## SOURCE
Another day, another big British company warning the market that things aren’t going so well as its investors had hoped.

After advertising giant WPP halved its forecast for revenue growth on Wednesday, Dixons Carphone stepped up to the plate, with an unscheduled trading statement showing something even worse: the current trading year's profits will be way below those of the previous year.

Not a good look from British business.

The City had got wind that something was up, with the shares struggling of late. But no one really expected anything quite as nasty as what has emerged.

Last year, the owner of Currys PC World made just over half a billion pounds, a record for the business. It also painted a relatively rosy picture concerning its prospects going forward.

For the current year, earnings are forecast to come in between £360m and £440m, a fall of more than 10 per cent assuming a best-case scenario.

Chief executive Seb James blamed the market for mobile phones becoming “more challenging” for the dramatic fall in expectations. Handsets have become pricier, thanks to the Brexit-driven fall in the pound, and consumers are tightening their belts, holding on to their old ones for longer.

## PROVIDED DATA
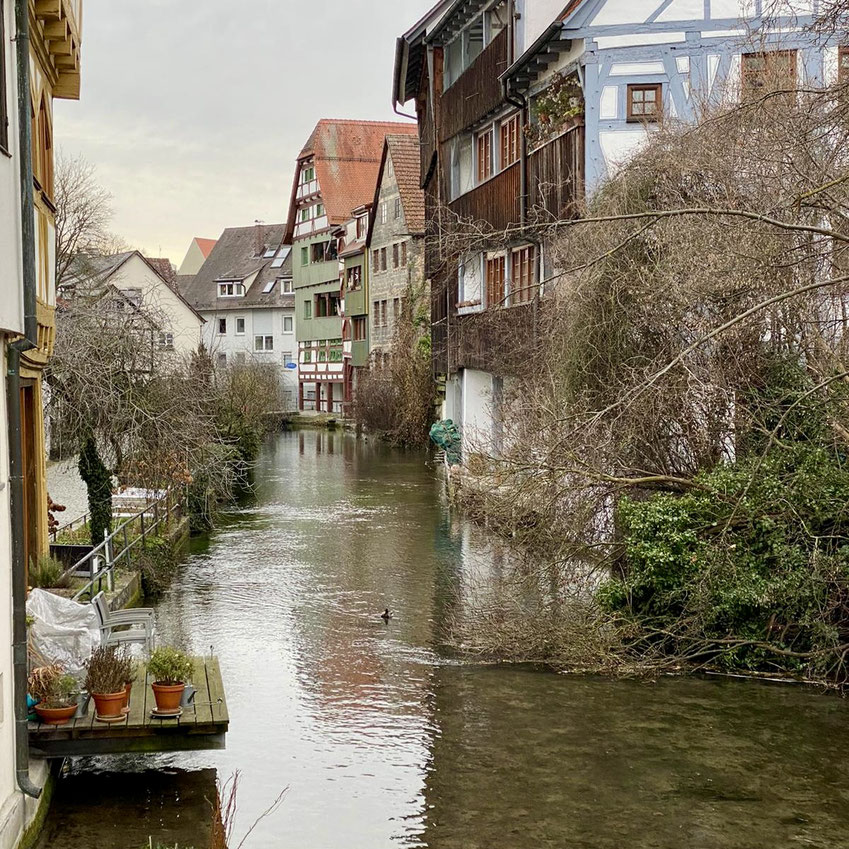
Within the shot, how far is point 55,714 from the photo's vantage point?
349 inches

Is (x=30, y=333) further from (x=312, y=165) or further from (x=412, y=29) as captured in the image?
(x=312, y=165)

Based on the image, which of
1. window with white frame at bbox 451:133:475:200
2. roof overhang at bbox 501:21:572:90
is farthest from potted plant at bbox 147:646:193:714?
window with white frame at bbox 451:133:475:200

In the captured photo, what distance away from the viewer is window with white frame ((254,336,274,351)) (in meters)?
76.4

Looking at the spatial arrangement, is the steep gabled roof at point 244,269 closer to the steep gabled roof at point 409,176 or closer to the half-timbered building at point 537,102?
the steep gabled roof at point 409,176

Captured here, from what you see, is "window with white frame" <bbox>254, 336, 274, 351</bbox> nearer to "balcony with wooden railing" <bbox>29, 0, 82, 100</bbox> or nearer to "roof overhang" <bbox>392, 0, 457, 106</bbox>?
"roof overhang" <bbox>392, 0, 457, 106</bbox>

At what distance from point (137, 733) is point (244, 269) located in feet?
239

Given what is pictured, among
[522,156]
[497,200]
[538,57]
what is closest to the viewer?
[538,57]

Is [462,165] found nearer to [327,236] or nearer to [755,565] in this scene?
[755,565]

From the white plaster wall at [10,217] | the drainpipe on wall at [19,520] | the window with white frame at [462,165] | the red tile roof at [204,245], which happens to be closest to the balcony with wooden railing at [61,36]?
the white plaster wall at [10,217]

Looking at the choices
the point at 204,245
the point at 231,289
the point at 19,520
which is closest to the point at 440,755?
the point at 19,520

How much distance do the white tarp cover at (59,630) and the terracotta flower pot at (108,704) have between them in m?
1.15

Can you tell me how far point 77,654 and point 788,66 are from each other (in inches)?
485

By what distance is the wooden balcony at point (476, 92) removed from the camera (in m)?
25.1

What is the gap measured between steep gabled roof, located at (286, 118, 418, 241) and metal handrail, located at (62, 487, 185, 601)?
139ft
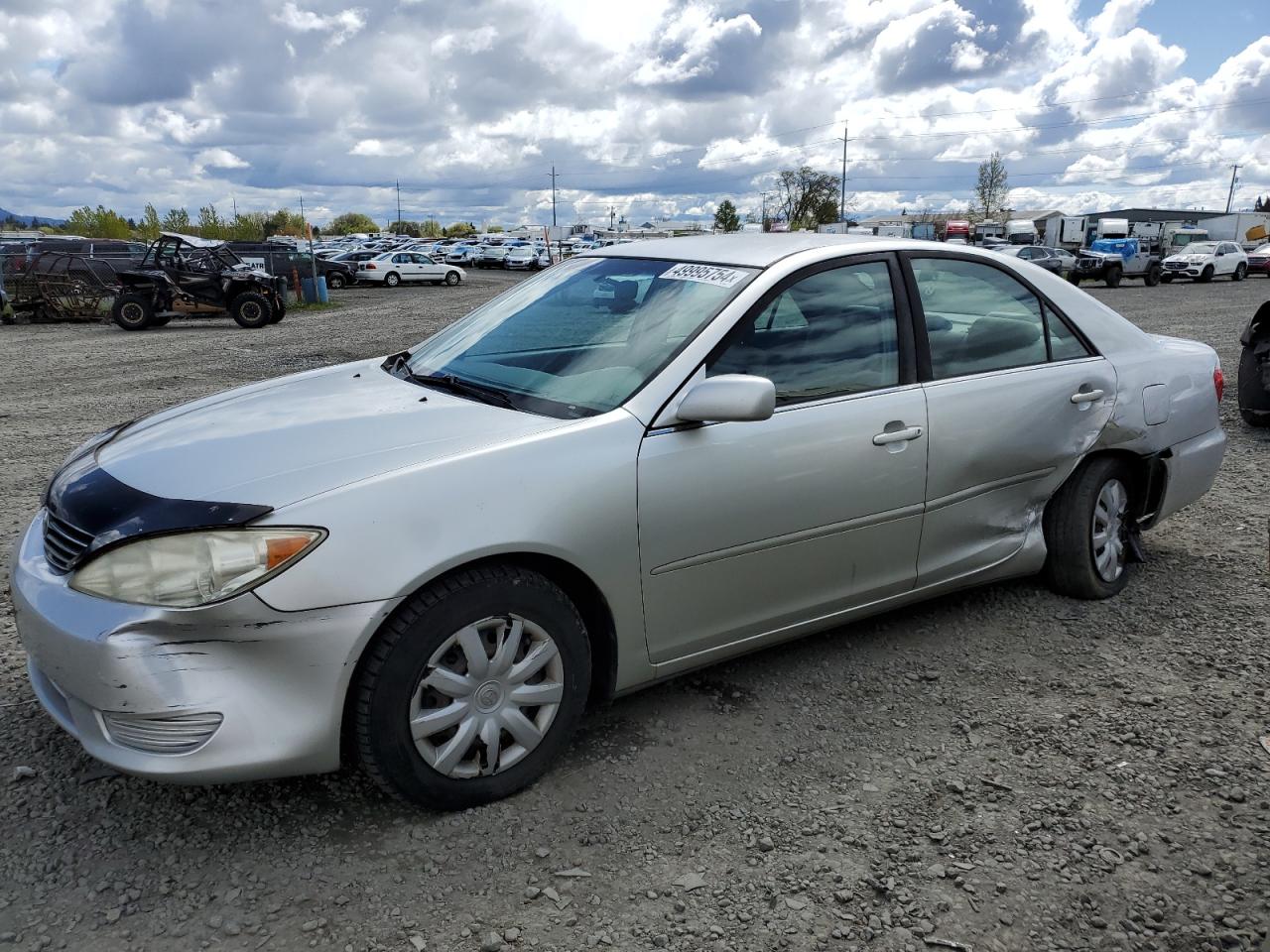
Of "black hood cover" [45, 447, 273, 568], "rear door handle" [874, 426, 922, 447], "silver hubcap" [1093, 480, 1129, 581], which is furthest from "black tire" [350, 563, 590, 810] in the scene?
"silver hubcap" [1093, 480, 1129, 581]

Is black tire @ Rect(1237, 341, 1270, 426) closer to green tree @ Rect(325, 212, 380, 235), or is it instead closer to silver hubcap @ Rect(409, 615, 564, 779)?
silver hubcap @ Rect(409, 615, 564, 779)

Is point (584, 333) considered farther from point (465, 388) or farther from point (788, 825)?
point (788, 825)

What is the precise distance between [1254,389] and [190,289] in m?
17.3

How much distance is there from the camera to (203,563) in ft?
7.97

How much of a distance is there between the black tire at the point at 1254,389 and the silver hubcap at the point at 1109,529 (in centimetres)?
462

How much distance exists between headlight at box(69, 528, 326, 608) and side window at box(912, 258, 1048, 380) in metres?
2.33

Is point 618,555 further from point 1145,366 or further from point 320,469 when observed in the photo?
point 1145,366

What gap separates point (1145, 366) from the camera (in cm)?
429

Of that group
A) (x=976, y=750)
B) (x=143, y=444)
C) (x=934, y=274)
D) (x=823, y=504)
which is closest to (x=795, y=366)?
(x=823, y=504)

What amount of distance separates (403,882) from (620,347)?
1.69 m

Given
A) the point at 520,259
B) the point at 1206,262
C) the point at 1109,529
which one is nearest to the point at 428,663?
the point at 1109,529

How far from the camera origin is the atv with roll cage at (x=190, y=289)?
18391 mm

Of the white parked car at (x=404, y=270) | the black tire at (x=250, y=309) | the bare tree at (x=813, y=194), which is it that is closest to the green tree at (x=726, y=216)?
the bare tree at (x=813, y=194)

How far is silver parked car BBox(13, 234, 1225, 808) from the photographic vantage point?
2445 millimetres
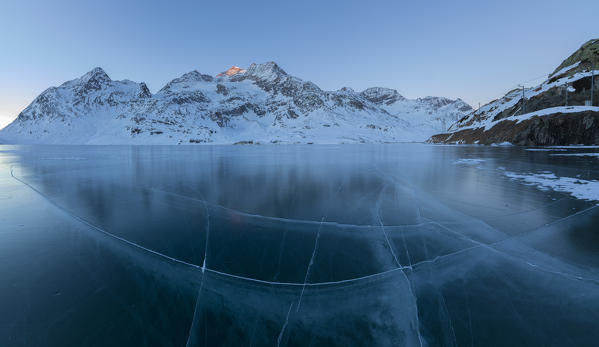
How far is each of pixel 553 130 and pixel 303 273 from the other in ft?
183

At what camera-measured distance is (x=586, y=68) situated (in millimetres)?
51250

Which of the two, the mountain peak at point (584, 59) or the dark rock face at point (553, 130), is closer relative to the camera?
the dark rock face at point (553, 130)

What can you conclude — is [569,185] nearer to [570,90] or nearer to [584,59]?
[570,90]

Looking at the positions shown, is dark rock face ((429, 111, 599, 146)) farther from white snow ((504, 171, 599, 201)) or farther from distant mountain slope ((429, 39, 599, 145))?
white snow ((504, 171, 599, 201))

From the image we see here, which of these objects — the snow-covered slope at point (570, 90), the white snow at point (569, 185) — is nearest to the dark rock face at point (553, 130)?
the snow-covered slope at point (570, 90)

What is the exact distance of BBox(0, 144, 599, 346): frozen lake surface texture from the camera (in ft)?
9.25

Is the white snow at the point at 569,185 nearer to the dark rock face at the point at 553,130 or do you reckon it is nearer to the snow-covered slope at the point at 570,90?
the dark rock face at the point at 553,130

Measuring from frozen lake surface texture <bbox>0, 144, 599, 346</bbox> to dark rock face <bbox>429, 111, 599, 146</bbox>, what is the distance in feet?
145

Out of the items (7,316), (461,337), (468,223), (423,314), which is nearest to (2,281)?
(7,316)

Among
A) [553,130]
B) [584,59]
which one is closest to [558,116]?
[553,130]

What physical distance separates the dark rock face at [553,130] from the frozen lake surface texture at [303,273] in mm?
44339

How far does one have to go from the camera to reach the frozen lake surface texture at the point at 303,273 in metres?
2.82

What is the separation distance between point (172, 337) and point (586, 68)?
82.1 m

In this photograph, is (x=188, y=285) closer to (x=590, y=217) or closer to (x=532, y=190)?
(x=590, y=217)
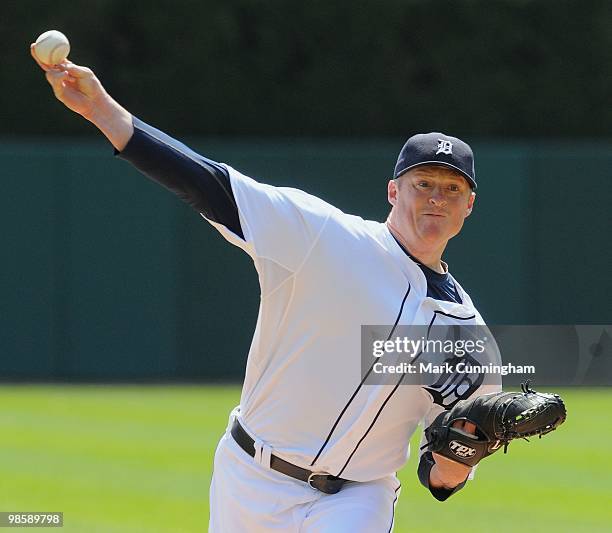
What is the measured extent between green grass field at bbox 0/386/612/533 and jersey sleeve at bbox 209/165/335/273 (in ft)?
12.8

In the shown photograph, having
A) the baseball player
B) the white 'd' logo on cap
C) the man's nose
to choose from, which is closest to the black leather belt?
the baseball player

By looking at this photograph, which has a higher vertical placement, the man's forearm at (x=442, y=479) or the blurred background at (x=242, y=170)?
the blurred background at (x=242, y=170)

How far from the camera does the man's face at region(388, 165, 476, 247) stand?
4117 mm

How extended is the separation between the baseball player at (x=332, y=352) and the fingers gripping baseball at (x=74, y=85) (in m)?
0.47

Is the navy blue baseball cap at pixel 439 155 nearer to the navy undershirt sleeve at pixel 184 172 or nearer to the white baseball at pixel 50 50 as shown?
the navy undershirt sleeve at pixel 184 172

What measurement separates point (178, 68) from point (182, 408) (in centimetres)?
573

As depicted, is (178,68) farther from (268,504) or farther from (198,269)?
(268,504)

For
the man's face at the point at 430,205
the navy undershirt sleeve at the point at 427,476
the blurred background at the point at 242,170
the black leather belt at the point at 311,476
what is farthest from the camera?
the blurred background at the point at 242,170

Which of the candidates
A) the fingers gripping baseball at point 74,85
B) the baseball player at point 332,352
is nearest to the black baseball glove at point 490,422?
the baseball player at point 332,352

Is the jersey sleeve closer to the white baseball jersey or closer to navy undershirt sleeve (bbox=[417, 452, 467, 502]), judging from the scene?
the white baseball jersey

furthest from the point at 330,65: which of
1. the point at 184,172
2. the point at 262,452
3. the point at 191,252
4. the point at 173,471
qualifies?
the point at 184,172

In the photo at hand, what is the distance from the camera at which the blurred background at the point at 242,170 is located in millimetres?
11219

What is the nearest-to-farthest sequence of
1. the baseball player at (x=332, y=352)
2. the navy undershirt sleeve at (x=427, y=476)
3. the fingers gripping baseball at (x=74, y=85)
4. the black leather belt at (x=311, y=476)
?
1. the fingers gripping baseball at (x=74, y=85)
2. the baseball player at (x=332, y=352)
3. the black leather belt at (x=311, y=476)
4. the navy undershirt sleeve at (x=427, y=476)

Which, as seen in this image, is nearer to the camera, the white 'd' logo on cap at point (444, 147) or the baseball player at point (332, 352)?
the baseball player at point (332, 352)
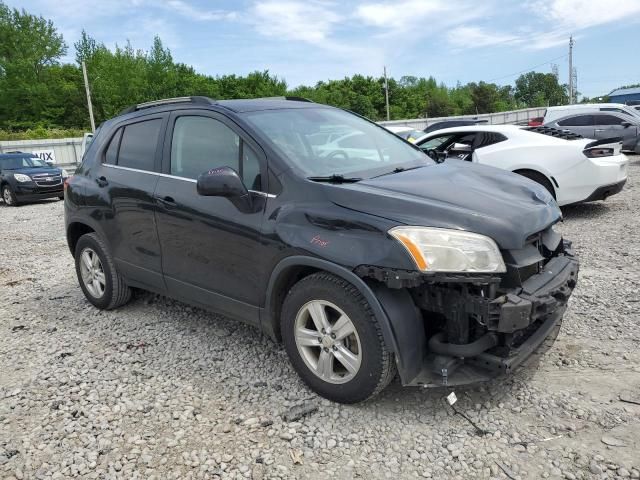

## JOB
Answer these from the Dixons Carphone article:
(a) What did WPP halve its forecast for?
(b) What range are Dixons Carphone's earnings forecast to fall within for the current year?
(c) Who is named as chief executive?

## RESPONSE
(a) Revenue growth.
(b) Between £360m and £440m.
(c) Seb James.